**TEXT SHOWN**
+===+
But Pasqualini’s story isn’t without unresolved conflict — whether it’s the family’s struggle to forgive the drunken driver who hit Joe and his older brother, Ed, or their simmering anger and disappointment with Butler County prosecutors’ handling of their son’s case.

“My battle all these years is, I wanted to forgive Matthew Menchyk,” said Kelly.

She and Jim say Menchyk, now 36, hasn’t made it easy. The family was incensed by his demeanor and actions during court proceedings. Jim and Kelley said he failed to take responsibility for the crash in a statement before his sentencing.

After the criminal case was resolved the family said the first two checks Menchyk sent them — court-mandated restitution toward Joe’s medical bills — bounced. It was “a slap in the face,” said Kelley Pasqualini.

Menchyk also refused to meet with Joe, and the two never spoke. The family says he hasn’t reached out to them in the week following Joe’s death.

Jim and Kelley say Menchyk’s conduct amounts to “pure arrogance,” in their minds. Over the years it’s been a struggle to live by the Christian precepts that Joe reinforced with his story of seeing the gates of heaven.

“You battle with this anger, knowing ... he’s living his life and here’s Joe, fighting for his,” Kelley said. “He’s never said, ‘I am sorry.’ Not once.”

Menchyk, who no longer lives in Butler according to his parents, did not respond to an interview request.

The Pasqualinis also feel hung out to dry by the Butler County District Attorney’s Office and ADA Ben Simon, who handled the criminal case against Menchyk.

Jim and Kelley say Simon made important decisions about the case without seeking their input, sometimes failed to keep the family updated on the hearing schedule for the case, never bothered to visit or speak with Joe himself, and gave away far too much in cutting a deal with Menchyk and his attorney, Michael Pawk.

Menchyk was initially charged with two counts of aggravated assault by vehicle while DUI — a second degree felony — as well as misdemeanor counts of DUI, reckless endangerment and several summary driving violations.
+===+
**EXTRACTED ENTRIES**
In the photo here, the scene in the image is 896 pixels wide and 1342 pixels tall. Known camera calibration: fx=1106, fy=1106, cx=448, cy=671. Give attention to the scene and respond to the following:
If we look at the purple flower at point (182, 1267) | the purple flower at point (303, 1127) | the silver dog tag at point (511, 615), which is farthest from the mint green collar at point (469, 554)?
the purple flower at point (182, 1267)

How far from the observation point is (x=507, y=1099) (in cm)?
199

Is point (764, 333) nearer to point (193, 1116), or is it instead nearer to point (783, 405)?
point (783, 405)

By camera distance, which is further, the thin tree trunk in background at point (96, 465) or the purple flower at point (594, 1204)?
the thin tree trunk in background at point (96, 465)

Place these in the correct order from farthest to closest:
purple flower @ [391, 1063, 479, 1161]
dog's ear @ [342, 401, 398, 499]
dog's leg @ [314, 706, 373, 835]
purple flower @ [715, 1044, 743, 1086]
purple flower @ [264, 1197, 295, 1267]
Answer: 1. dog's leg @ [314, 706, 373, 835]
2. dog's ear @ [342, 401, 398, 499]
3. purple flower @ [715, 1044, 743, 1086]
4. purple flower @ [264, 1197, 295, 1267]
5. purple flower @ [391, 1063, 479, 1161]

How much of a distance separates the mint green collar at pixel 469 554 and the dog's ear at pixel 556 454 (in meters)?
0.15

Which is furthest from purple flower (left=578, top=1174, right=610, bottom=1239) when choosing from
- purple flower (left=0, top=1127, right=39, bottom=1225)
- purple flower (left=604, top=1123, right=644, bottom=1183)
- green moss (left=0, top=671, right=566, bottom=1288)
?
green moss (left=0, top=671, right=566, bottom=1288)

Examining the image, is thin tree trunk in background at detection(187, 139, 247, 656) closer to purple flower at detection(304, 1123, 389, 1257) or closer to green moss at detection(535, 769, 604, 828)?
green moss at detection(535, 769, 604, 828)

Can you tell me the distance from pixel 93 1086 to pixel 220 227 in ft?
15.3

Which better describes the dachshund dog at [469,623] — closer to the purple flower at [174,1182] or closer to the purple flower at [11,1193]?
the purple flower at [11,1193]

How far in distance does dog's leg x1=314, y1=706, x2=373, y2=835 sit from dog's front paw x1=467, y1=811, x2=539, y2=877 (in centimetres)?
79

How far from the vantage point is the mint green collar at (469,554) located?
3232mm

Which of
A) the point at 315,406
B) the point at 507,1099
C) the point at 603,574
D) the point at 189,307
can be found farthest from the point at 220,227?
+===+
**QUESTIONS**
1 - Answer these questions about the text on the Pasqualini family:
(a) What happened to the first two restitution checks Menchyk sent the family?
(b) Who was Menchyk's attorney?
(c) What felony charges was Menchyk first charged with?
2 - Continue the text on the Pasqualini family from the point where it stops.

**ANSWER LIST**
1 -
(a) They bounced.
(b) Michael Pawk.
(c) Two counts of aggravated assault by vehicle while DUI, a second-degree felony.

2 -
Ultimately, according to online court documents, seven of the nine charges against Menchyk were dismissed in a deal that saw him plead guilty to DUI and one misdemeanor count of reckless endangerment.

He served a total of three days in jail, the family said, followed by a term of probation and was ordered to pay restitution to the Pasqualinis, who say it seems like Menchyk got everything he asked for from prosecutors.

For Jim Pasqualini, who retired from the Army after 30 years and spent much of his professional life negotiating contracts for the federal government, it’s an inscrutable state of affairs. He’s decided that Butler County prosecutors are either “lazy or incompetent.”

Simon declined to go into specifics, but maintained that he handled the case properly and kept the family informed as the matter, which took years to play out in court, proceeded.

“We are very sorry to hear of Joseph’s passing,” Simon said.

Because Joe died in Pittsburgh, the family now awaits a ruling from the Allegheny County Medical Examiner’s Office on the manner of Joe’s death. Jim believes they will classify the manner of Joe’s death as a homicide — something he hopes will require Butler County authorities to once again consider whether to charge Menchyk with a crime.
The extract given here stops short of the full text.